BREAD MAKING COURSES

Places now available on our Start It Up sourdough course on February 3rd 2024 and our next on April 6th. Make four sourdough loaves to take home. £100 for a 1-6pm day. Vouchers available. info@littleeye.org.uk

Friday 21 September 2012

New bakery class dates for 2013:  January 20th, February 17th and March 17th.


 Three of our October class with a choice of bread - we also made fruit loaves and olive rolls.

Sourdough bread with a TEFF starter

Heard of TEFF? It's a plant originating in Ethiopia, with absolutely tiny seeds, that makes a nutty flour a little like buckwheat. It doesn't have gluten, but is very lively and will ferment very quickly, and can be used to make your usual wheat or rye loaves - or added in for extra flavour. TEFF is a very nutritious grain.

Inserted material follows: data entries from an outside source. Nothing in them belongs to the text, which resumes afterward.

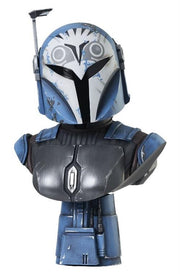 STAR WARS: THE MANDALORIAN - BO KATAN - 1/6 BUST 25CM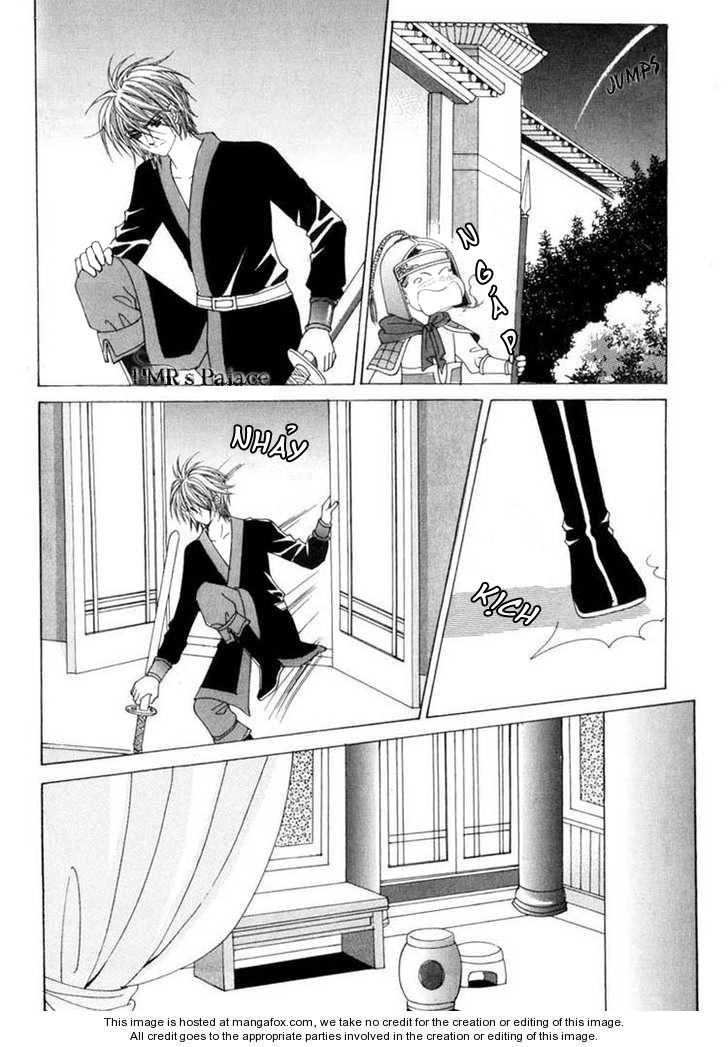 Nữ Hoàng Rắc Rối Chapter 23 - 17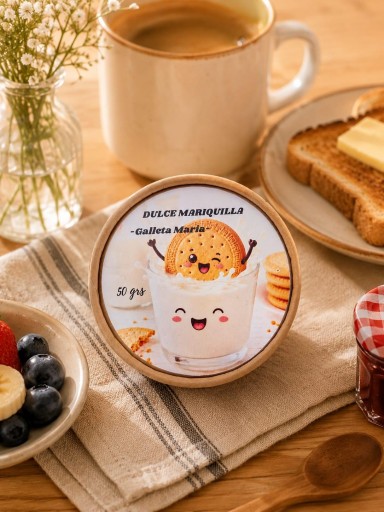 MARIMELS DULCE MARIQUILLA ( WAX MELTS ) Galleta Maria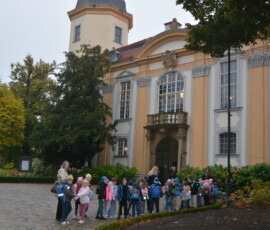 Wycieczka do Zamku Książ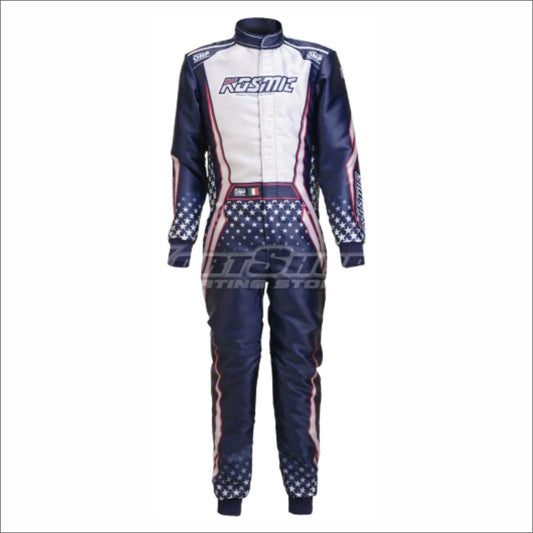2025 OMP Kosmic Driver Racing Suit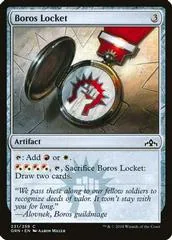 Boros Locket [Foil]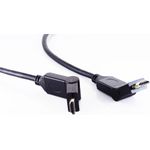 Monitorkabel 2 x HDMI Typ A-Stecker winkelbar, 1.3b, 1,5 m (22221396)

I got my TEFF flour from my friend Zee, fermented it with 50% flour, 50% warm (30c) water, and within 24 hours it was bubbling and after 48 ready to use to ferment a wheat loaf. I used it in the usual proportions for a sourdough wheat loaf. The recipe follow.

Sourdough is based on the natural process of fermentation - it is not just one kind of grain, or one kind of loaf - enjoy experimenting! I have eaten TEFF with Zee in Ethiopian cuisine - where it is used to make INJERA, a spongy sourdough pancake. You can buy it from some wholefood or world food outlets, and it is sold in the UK wholesale by Suma.

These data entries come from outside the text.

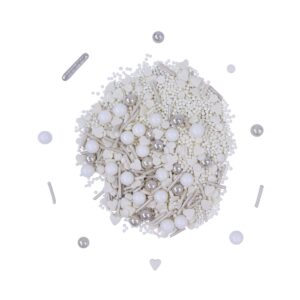 Sprinkles white wedding 60 g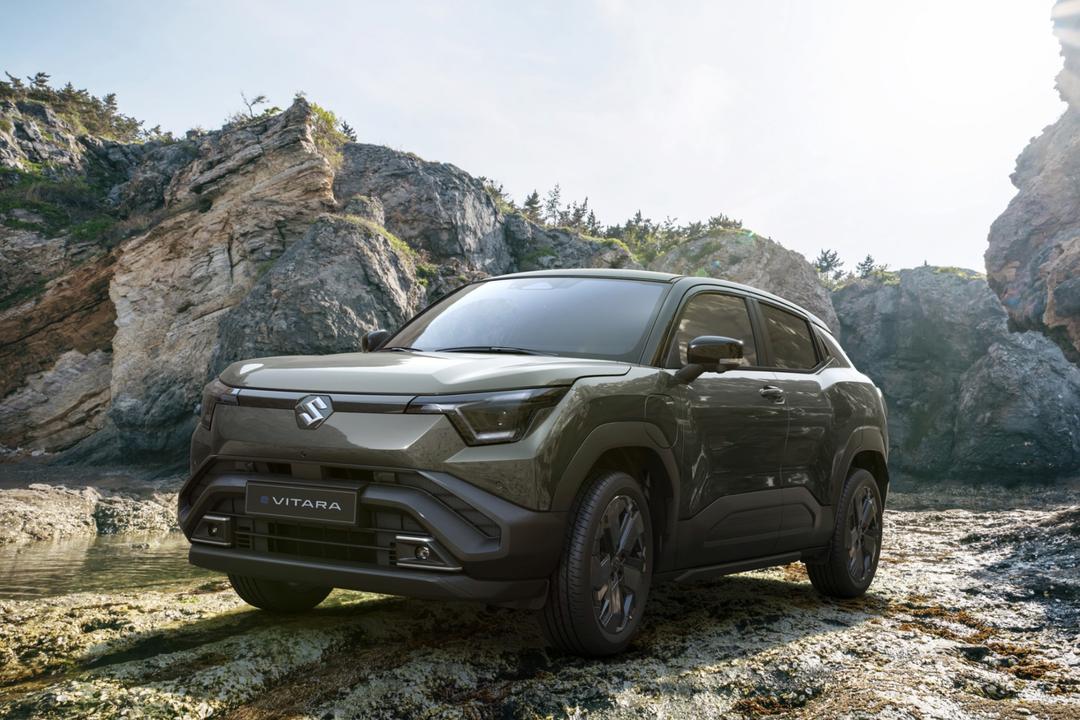 维特拉 EV(海外)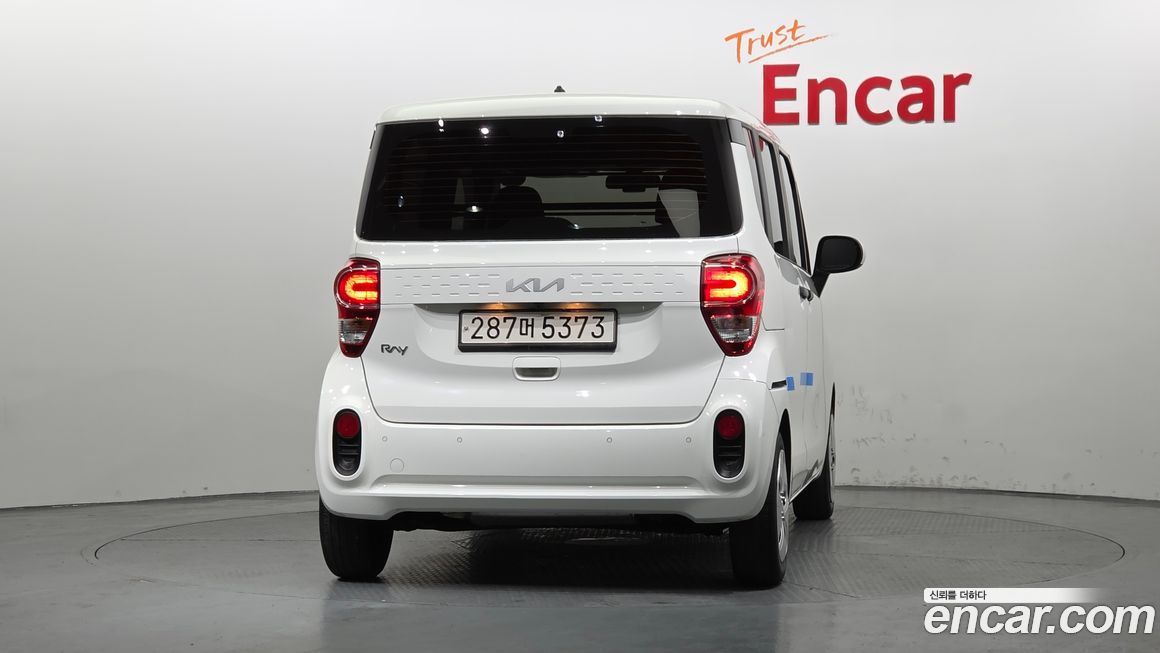 Kia RAY 2022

 1. The Tef starter after 72 hours
 2. The Tef starter and white flour dough
3. The loaf - a bit flat but nice and spongy!

Recipe

  1. For a loaf, make TEFF starter up over 72 hours, starting with four tablespoons of flour and water each, adding a tablespoon of water and flour every 24 hours, and keeping warm. Keep in a loose top plastic container.
  2. Take 25 grams of the starter, and mix with 110 grams of water, 110 grams of good quality white flour. Leave overnight for 8-12 hours, covered.
  3. Add a further 290 grams of flour - white or a mix of white and wholewheat, plus 170 grams of tepid water. Mix into a dough. Leave to rest for 20 minutes and then stretch. Leave to ferment for 4 hours.
  4. Place into a proving basket, or a tin, and leave to rise for 2-4 hours.
  5. If in a basket, turn onto a hot tray or stone, and pop into a hot 220c oven, turning down after 10 minutes to 200c (fan ovens take off 20 degrees from those figures). Bake for 45 minutes.
  6. Turn out , cool, and enjoy.
The starter will keep in the fridge if you look after it - but it is really easy to make a new batch. You could also use the starter to make a pancake batter. Spongier than blinis but with good flavour.